Ketentuan Latihan
1) Dalam kajian per kata bait Wedatama ini, apa arti kata "taruni"?
2) Teruskan kajian bait Wedatama ini, mulai sesudah kalimat terakhir yang tercantum.

─── Kutipan Pilihan ───

Translate

Minggu, 18 Agustus 2024

Kajian Wedatama (32): Aywa kongsi Njunjurkenkapti

Bait ke-32, Pupuh Sinom, Serat Wedatama karya KGPAA Sri Mangkunegara IV:

Ing jaman mengko pan ora,

Arahe para taruni,

Yen antuk tuduh kang nyata,

Nora pisan den lakoni,

Banjur njujurkenkapti,

Kakekne arsa winuruk,

Ngandelaken gurunira,

Panditane praja sidik,

Tur wis manggon pamucunge mring makripat.


Terjemahan dalam Bahasa Indonesia:

Di jaman sekarang tidak demikian,

Sikapnya anak muda,

Apabila mendapat petunjuk yang nyata,

Tidak pernah sekalipun dijalani,

Lalu menuruti kehendakhatinya,

Kakeknya akan diberi pelajaran,

Mengandalkan gurunya,

Seorang pendita negara yang pandai,

Dan juga sudah menguasai ilmu ma’rifat.


Kajian per kata:

Ing (di) jaman (jaman) mengko (nanti) pan ora (tidak demikian). Di jaman sekarang tidak demikian.

Ini merujuk pada bait sebelumnya. Bahwa yang dapat bersikap seperti pada bait ke 31 di postingan yang lalu di jaman sekarang ini sudah langka ditemukan. Ini hanya sentilan saja, kiasan bahwa isi bait ini mesti diperhatikan, terutama bagi anak muda.

Arahe (sikap, kelakuan) para taruni (para anak muda). Sikapnya anak muda jaman sekarang. Yen (kalau) antuk (mendapat) tuduh (petunjuk) kang (yang) nyata (nyata, benar). Apabila mendapat petunjuk yang nyata. Nora (tidak) pisan (sekali) den (dia) lakoni (jalani). Tak pernah sekalipun dia jalani.

Sikap anak muda jaman sekarang yang suka mengabaikan petuah orang-orang tua. Apabila diberi pengertian oleh mereka berdasarkan pengalaman nyata mereka, anak-anak muda sering mengabaikan. Tak mau sekalipun menjalani. Maido, menyangkal, dan menganggapnya kuno, tak sesuai keadaan jaman kini. Padahal anak-anak muda itu sebenarnya masih belum mengerti tantangan jaman yang akan datang.

Banjur (lalu) njujurkenkapti (menuruti kehendak sendiri). Lalu menuruti kehendak sendiri. Kakekne (kakeknya) arsa (akan) winuruk (diajari). Bahkan, kakeknya akan diberi pelajaran. Karena sudah merasa pandai sekali.

─── Daftar yang Disediakan ───

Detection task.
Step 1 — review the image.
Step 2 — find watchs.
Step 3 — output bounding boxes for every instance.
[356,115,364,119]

───

Hasil Berurutan
1) Anak muda.

2)
Lalu menuruti kehendak sendiri, berdasar pengetahuan yang dia terima. Merasa sudah pintar, malah-malah kakek mereka akan mereka ajari. Ini bener-bener sikap yang sudah melampaui batas dan tidak seyogyianya dilakukan. Mengapa mereka melakukan itu? Ya, karena memang jiwa muda sering kali berlebihan dalam merespon pengetahuan yang baru diterima dari luar.

Ngandelaken (mengandalkan) gurunira (gurunya). Mengandalkan gurunya.

Mengandalkan guru mereka. Anak-anak muda ketika baru belajar sering mengalami kekagetan, oh kok ternyata begini, oh berarti aku salah selama ini, oh kok aku tidak dibiasakan seperti ajaran para guru, berarti ayah-kakek tak mengerti cara yang benar. Begitulah kira-kira jalan pikirannya. Padahal apa yang diajarkan guru-guru mereka baru sebagian dari keseluruhan ilmu-ilmu yang ada.

Panditane (pendetanya) praja (negara) sidik (pandai). Seorang pendeta negara yang pandai. Tur (dan) wis (sudah) manggon (menempati, sampai pada) pamucunge (penguasaan) mring (pada) makripat (tingkat ma’rifat).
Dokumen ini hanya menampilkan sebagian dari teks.